Este martes, la presidenta de México, Claudia Sheinbaum Pardo, celebra 63 años de vida en un momento histórico: es la primera mujer en ocupar el cargo más alto del país. Con una trayectoria científica, académica y política, Sheinbaum asume su cumpleaños como jefa del Ejecutivo nacional, tras su contundente triunfo en las elecciones del 2024, y mantiene firme su compromiso de liderar una transformación profunda en México.

Una vida entre la ciencia, la política y el activismo
Claudia Sheinbaum Pardo nació el 24 de junio de 1962 en la Ciudad de México, en el seno de una familia de científicos y activistas. Su padre, Carlos Sheinbaum, ingeniero químico de origen judío asquenazí, y su madre, Annie Pardo, bióloga y académica de la UNAM con raíces sefardíes, formaron un hogar profundamente comprometido con las causas sociales y el conocimiento.
Desde su juventud, Sheinbaum se involucró en movimientos estudiantiles. Fue una de las líderes del Consejo Estudiantil Universitario a finales de los años 80, y posteriormente enfocó su carrera en investigaciones sobre energía y medio ambiente, que la posicionaron como una de las científicas más destacadas del país.
Su vocación por la ciencia no la alejó de la política. Por el contrario, la complementó. Como parte del Panel Intergubernamental de Expertos sobre el Cambio Climático (IPCC) de la ONU, contribuyó a investigaciones que llevaron a este grupo a recibir el Premio Nobel de la Paz en 2007. Esta experiencia reforzó su visión sobre la urgencia de actuar ante los desafíos ambientales desde una perspectiva de justicia social.

De científica a primera mujer presidenta de México
El 1 de octubre de 2024, Claudia Sheinbaum tomó protesta como Presidenta de México, luego de obtener una clara mayoría de votos en los comicios.
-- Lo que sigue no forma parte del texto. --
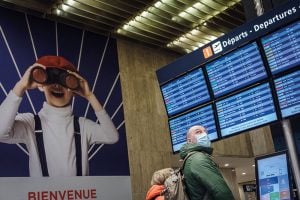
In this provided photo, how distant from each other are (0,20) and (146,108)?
3947 mm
Con una agenda centrada en la continuidad de la transformación nacional, ha reiterado que su gobierno priorizará la justicia social, la sostenibilidad ambiental y el fortalecimiento de los derechos humanos.
A pesar de su actual cargo, Sheinbaum ha reiterado en diversas entrevistas que su verdadera pasión es la ciencia. “Siempre quise ser científica. Es lo que más me llena, aunque hoy tengo una responsabilidad mayor con el país”, declaró en su biografía escrita por el periodista Arturo Cano.
Esa dualidad entre la ciencia y la política ha marcado su gestión pública, con un enfoque racional y basado en datos, pero también con sensibilidad hacia las causas sociales. Su liderazgo ha sido catalogado como técnico, pero con profunda convicción ideológica de izquierda.
Una presidenta con fuerte identidad y convicciones
La Presidenta ha compartido en múltiples ocasiones su orgullo por su herencia cultural. Su origen judío —tanto asquenazí como sefardí— es parte fundamental de su historia personal. Esta identidad plural ha nutrido su visión integradora y su compromiso con la diversidad en México.
Sheinbaum es la segunda de tres hermanos. Su hermano mayor, Julio, también estudió física, y su hermana menor, Adriana, es comunicóloga y reside en Estados Unidos. En su entorno familiar siempre se habló de política. “En mi casa se hablaba de política en el desayuno, en la comida y en la cena”, confesó Sheinbaum en su biografía.
Esa formación constante dentro del pensamiento crítico y la participación social fue decisiva para su incursión en la política. Desde sus años como secretaria de Medio Ambiente en el gobierno del entonces jefe de gobierno Andrés Manuel López Obrador, hasta su cargo como jefa de Gobierno de la Ciudad de México, ha demostrado una capacidad de gestión rigurosa, acompañada de cercanía ciudadana.

63 años de una historia que sigue escribiéndose
Este 24 de junio, Sheinbaum celebra un nuevo año de vida convertida en un símbolo de cambio para millones de mexicanas. Su llegada a la Presidencia no solo rompe una barrera histórica de género, sino que representa también una renovación en la forma de hacer política, con un enfoque más técnico, ambiental y humano.
En este día especial, distintos sectores políticos, académicos y ciudadanos han reconocido su labor y su legado. Aunque el protocolo presidencial limita los festejos públicos, la mandataria ha compartido en redes sociales mensajes de agradecimiento a quienes le han enviado felicitaciones.
Con una agenda presidencial en marcha, retos importantes en materia de seguridad, economía y derechos humanos, y una ciudadanía cada vez más participativa, Sheinbaum avanza en su primer año de gobierno con una combinación de experiencia, compromiso y visión.